Открыв в испуге глаза, я поняла, что мне только что снился сон, а надо мной стоит страшная тёмная фигура и вправду вцепившаяся в мои плечи. От леденящего страха, тело полностью покрылось лёгкой испариной и застыло в оцепенении.
– Да, проснись же ты, наконец! – проревел совсем осипший голос Оскара, от которого мне немного полегчало, но тут же захотелось спрятаться обратно под одеяло, так как вспыхнувший яркий свет не только ослеплял, но и показывал уродливое лицо этого мерзкого создания. – Вставай! – командным тоном снова выкрикнул он, резко сдёрнув с меня тёплое одеяло. – И выключи эту дрянь! – тыча крючковатым пальцем в мой мобильник, изрёк он.

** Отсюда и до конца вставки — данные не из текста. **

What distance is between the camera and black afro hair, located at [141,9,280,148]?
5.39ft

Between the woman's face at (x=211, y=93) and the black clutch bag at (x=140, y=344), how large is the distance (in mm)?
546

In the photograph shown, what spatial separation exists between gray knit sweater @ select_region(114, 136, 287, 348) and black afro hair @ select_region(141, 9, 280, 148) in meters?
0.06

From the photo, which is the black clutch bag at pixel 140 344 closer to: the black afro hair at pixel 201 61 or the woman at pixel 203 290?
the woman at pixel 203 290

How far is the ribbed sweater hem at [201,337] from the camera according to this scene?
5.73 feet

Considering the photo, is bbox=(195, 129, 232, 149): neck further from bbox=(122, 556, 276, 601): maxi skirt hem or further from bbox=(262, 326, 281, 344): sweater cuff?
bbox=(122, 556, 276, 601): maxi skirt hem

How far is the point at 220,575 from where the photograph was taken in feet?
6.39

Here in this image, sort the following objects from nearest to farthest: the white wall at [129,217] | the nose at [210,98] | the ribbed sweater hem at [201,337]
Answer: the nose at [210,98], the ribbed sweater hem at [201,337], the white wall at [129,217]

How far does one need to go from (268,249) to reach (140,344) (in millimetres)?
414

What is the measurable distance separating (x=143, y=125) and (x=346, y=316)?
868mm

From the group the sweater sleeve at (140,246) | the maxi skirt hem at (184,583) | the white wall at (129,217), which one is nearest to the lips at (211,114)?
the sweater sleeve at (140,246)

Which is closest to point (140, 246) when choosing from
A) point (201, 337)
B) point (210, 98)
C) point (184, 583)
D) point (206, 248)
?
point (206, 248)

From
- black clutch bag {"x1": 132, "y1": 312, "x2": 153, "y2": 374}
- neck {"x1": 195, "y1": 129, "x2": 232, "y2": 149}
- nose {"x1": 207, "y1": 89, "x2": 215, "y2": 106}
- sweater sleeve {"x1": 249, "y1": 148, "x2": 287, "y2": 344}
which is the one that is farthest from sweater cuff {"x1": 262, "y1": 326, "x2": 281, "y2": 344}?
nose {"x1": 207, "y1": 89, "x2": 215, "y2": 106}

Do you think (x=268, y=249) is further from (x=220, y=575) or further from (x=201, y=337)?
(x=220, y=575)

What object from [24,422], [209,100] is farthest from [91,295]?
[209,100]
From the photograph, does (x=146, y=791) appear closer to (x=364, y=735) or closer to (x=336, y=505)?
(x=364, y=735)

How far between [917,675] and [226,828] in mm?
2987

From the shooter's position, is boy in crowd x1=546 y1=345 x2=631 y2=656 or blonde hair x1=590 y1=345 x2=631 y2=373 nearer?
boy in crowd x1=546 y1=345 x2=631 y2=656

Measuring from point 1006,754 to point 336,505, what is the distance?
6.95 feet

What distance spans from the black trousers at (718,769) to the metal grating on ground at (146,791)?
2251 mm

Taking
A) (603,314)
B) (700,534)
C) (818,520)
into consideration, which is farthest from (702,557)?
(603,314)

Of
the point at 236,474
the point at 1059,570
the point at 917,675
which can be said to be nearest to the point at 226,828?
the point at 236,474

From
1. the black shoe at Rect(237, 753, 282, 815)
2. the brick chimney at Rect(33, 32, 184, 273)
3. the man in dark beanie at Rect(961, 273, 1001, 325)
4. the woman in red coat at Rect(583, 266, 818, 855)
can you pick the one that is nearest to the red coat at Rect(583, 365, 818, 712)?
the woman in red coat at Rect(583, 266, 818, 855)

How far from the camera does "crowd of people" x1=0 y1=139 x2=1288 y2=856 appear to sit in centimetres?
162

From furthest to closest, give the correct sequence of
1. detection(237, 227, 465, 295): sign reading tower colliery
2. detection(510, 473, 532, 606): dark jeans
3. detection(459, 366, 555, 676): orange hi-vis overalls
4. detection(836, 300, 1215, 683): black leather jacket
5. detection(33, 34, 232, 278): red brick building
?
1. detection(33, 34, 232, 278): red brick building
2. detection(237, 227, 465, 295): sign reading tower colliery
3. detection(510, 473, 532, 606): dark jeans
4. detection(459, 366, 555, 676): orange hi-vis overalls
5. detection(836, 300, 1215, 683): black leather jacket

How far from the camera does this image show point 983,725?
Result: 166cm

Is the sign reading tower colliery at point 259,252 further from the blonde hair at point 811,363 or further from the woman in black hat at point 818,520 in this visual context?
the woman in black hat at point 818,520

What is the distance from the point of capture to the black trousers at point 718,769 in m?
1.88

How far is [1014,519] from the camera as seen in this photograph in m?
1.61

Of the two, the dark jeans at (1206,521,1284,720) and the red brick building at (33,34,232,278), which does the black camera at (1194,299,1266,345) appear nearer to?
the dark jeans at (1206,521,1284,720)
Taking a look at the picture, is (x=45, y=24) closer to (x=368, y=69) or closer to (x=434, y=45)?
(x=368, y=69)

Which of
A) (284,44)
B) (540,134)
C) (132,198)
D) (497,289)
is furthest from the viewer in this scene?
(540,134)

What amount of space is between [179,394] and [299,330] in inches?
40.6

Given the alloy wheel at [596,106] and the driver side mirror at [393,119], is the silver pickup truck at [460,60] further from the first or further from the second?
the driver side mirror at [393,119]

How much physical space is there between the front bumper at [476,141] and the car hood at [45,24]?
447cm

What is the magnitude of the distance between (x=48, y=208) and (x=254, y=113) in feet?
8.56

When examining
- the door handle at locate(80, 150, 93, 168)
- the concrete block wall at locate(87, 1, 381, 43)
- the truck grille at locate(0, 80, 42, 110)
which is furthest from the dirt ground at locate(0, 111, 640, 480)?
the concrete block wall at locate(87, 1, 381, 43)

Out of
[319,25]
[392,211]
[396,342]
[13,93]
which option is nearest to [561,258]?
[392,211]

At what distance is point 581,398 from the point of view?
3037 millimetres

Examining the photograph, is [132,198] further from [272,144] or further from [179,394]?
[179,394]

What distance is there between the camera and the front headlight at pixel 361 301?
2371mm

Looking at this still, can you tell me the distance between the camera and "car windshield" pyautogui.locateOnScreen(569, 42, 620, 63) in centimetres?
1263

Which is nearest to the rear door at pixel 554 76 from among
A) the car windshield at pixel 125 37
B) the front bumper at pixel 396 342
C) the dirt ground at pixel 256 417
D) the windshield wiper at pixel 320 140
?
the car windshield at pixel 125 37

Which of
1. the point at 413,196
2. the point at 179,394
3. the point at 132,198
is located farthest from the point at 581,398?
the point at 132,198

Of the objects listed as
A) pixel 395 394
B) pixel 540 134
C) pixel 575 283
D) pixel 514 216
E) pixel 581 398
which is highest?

Приподнявшись на локтях, я проследила, как Оскар проковылял и, наконец, вышел из моей комнаты, растворившись в непроглядной темноте. Тут же вскочив с кровати, я подбежала к двери, чтобы закрыться. И почему я забыла вчера запереть её как всегда? Теперь придётся приходить в себя целых полчаса, если не час.
Соната уже дошла до самого моего любимого момента и мне было наплевать, что кричал здесь этот коротышка, я врубила громкость на всю мощность, чтобы насладиться незыблемой музыкой. В конце концов, не обязательно спать почти под моей дверью, если ты так ненавидишь меня, мои интересы, да и вообще всех на свете.
Пытаясь выбросить из головы недавний образ, так испугавший меня, я всё же выключила будильник и задумалась над приснившимся сном. Мне крайне редко удаётся увидеть, а тем более запомнить что-то из своих снов. А здесь я чётко помнила все подробности и даже до сих пор ощущаю то смятение внутри и страх безудержного одиночества. Но в конечном итоге я нашла то, к чему стремилась. Только что это было? Тот самый белый свет, от которого веяло невероятным теплом и всеобъемлющей заботой? Мне действительно показалось, что я была… дома.
С грустью обведя глазами внутреннее пространство своей комнаты, я не могла сказать то же самое о ней, не смотря на то, что обставляла я её по собственному усмотрению и попыталась хоть как-то создать себе уют. Всё, что находится здесь, настолько чужое и далёкое от того прекрасного ощущения, что хочется разрыдаться от безысходности. Я просто вынуждена терпеть всё это, только потому, что родилась не в то время и не в том месте.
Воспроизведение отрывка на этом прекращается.